====== Provided passage ======

The photograph in Figure 4a shows a characteristic cavity from Jalgaon/Savda. The irregularly shaped cavity (40 cm wide) is hosted in the dense basalt of the flow core zone. A crust, a few millimeters to centimeters thick, of randomly intergrown SFF covers the cavity ceiling and walls. The SFF from the ceiling and wall partially show gravity-controlled elongation. A thick zone at the cavity bottom contains randomly intergrown SFF, completely embedded in chalcedony, similar to the so-called moss agate. The SFF consist of a green inner zone and a chalcedony crust of up to 1 cm.
In general, SFF from the MDP are easily recognizable as single filamentous fabrics, which form remarkable specimens in association with large euhedral crystals of secondary minerals, such as calcite, stilbite, heulandite, and apophyllite. It should be noted that SFF with a gravity-controlled orientation are conspicuous, but curved shapes, random intergrowths, and fully chalcedony-embedded formations (Figure 4b) are the predominant ones.

3. Materials and Methods

3.1. Sample Material

Most of the sample material (SFF and secondary minerals) was collected during several field trips from large, freshly opened cavities within the flow core zone in the quarry complex of Savda near Jalgaon (Maharashtra, India; Figure 1, Figure 2, Figure 3 and Figure 4). The huge quarry complex (20°59’ N, 75°27’ E, 230 m asl) contains countless numbers of small vesicles and large cavities in the basalt, which normally would not be of industrial interest. However, the cavities here contain a large number of valuable mineral specimens resulting in careful mining of crystals including SFF over the last 20 years. These mining activities allowed long-term observations and thorough geological and mineralogical studies of the SFF and related mineralization, which could be used for the present study.
Additional samples for comparison were selected from other outcrops in the surrounding MDP complex in the areas of Nashik (19°53′ N, 73°56′ E), Chandvad (20°20′ N, 74°14′ E), Malegaon (20°33′ N, 74°30′ E), Jamner (20°48′ N, 75°46′ E), Aurangabad (19°52′ N, 75°19′ E), Jalna (19°51′ N, 75°54′ E), and Sangamer (19°31′ N, 74°14′ E) (Figure 1). Numerous field observations (between 1996 and 2016) and the careful evaluation of dozens of hand specimens provided information on the morphology and texture of the SFF and the mineralization sequence of the secondary minerals. Representative samples of different occurrences were selected for detailed analytical studies (Table 1).

3.2. Analytical Methods

Macroscopic sample evaluation was followed by a careful examination using a ZEISS stereo microscope. In addition, polarizing microscopy in transmitted light on polished thin sections was performed on a ZEISS Axio Imager A1m microscope (ZEISS, Thornwood, NY, USA). The documentation of micro-textures in plane and crossed polarized light was realized using a digital camera Axiocam MRc5 (ZEISS microscopy, Jena, Germany) and the software Axiovision Rel. 4.6.

====== Material shown ======

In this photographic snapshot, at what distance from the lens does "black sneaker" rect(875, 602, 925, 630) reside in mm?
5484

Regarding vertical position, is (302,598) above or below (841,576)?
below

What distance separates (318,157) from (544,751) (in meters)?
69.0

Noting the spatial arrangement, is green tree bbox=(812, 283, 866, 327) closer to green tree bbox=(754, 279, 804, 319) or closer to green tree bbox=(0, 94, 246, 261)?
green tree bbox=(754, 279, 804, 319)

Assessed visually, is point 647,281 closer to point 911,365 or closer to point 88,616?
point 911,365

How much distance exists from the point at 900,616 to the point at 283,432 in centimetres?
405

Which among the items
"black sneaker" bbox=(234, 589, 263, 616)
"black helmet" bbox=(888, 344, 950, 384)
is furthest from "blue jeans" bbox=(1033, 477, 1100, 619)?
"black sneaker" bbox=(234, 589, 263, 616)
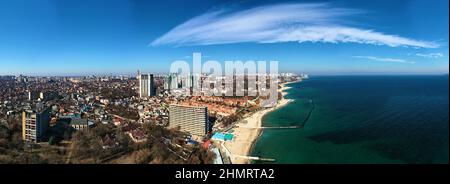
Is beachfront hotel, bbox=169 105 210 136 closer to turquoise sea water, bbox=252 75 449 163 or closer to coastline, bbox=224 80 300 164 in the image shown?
coastline, bbox=224 80 300 164

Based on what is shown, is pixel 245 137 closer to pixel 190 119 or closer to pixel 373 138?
pixel 190 119

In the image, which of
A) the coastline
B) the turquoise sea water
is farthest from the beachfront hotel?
the turquoise sea water

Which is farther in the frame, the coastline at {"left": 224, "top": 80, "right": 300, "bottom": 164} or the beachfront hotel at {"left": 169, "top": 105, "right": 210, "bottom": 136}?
the beachfront hotel at {"left": 169, "top": 105, "right": 210, "bottom": 136}

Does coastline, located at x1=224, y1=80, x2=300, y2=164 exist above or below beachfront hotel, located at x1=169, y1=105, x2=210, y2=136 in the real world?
below

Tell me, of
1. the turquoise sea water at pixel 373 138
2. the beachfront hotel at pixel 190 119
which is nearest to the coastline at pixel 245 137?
the turquoise sea water at pixel 373 138

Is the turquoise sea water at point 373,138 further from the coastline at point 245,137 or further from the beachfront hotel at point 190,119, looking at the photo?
the beachfront hotel at point 190,119

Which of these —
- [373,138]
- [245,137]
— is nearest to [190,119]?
[245,137]
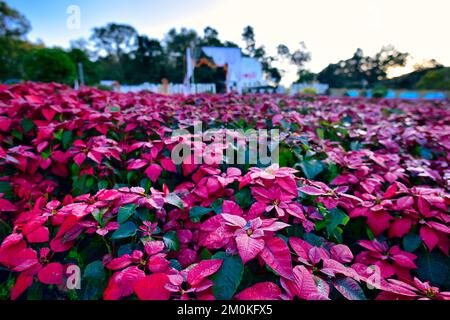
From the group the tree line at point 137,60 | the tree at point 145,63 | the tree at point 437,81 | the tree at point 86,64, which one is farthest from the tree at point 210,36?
the tree at point 437,81

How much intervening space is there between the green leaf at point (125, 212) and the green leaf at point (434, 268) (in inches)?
37.5

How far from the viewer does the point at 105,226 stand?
87cm

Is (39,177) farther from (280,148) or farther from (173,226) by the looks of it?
(280,148)

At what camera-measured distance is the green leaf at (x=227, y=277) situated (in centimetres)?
65

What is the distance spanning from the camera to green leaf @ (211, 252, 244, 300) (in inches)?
25.5

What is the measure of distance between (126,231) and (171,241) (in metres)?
0.14

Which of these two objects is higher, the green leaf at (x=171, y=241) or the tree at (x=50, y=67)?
the tree at (x=50, y=67)

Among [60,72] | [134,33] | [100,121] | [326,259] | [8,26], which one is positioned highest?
[134,33]

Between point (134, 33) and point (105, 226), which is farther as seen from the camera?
point (134, 33)

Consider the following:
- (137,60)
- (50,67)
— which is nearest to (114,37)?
(137,60)

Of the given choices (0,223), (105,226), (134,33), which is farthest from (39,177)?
(134,33)

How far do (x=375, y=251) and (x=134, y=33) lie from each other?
42.8m

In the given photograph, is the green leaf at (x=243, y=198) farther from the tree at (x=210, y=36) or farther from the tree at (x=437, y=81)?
the tree at (x=210, y=36)
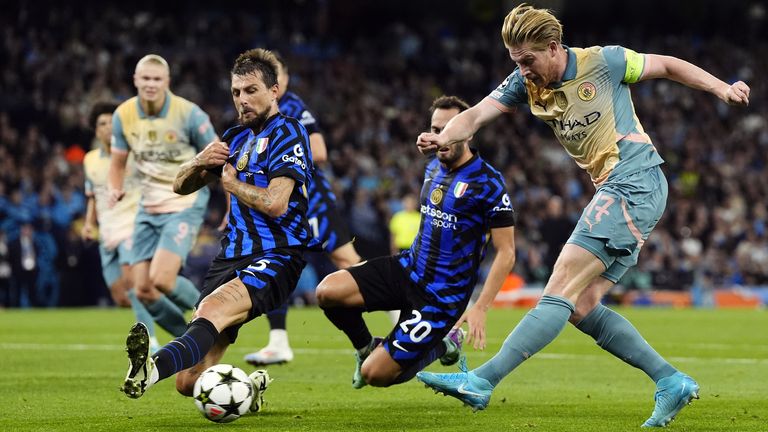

======

Requirements:
1 – In the passage on basalt cavities, which microscope was used for polarizing microscopy on the polished thin sections?
2 – Sum up the passage on basalt cavities in two sentences.
3 – Copy word for word the part of the passage on basalt cavities that opens with the words "In general, SFF" and closes with "the predominant ones.".
None of this material is needed.

Exercise results:
1 – A ZEISS Axio Imager A1m microscope.

2 – A typical cavity from Jalgaon/Savda has its ceiling and walls lined with a crust of randomly intergrown SFF and a bottom zone of SFF fully embedded in chalcedony, and across the MDP, curved, randomly intergrown, and chalcedony-embedded SFF are more common than gravity-oriented ones. Most samples came from cavities in the Savda quarry complex, with comparison samples from other MDP outcrops, and they were studied with a stereo microscope and polarizing microscopy, with micro-textures documented by digital camera.

3 –
In general, SFF from the MDP are easily recognizable as single filamentous fabrics, which form remarkable specimens in association with large euhedral crystals of secondary minerals, such as calcite, stilbite, heulandite, and apophyllite. It should be noted that SFF with a gravity-controlled orientation are conspicuous, but curved shapes, random intergrowths, and fully chalcedony-embedded formations (Figure 4b) are the predominant ones.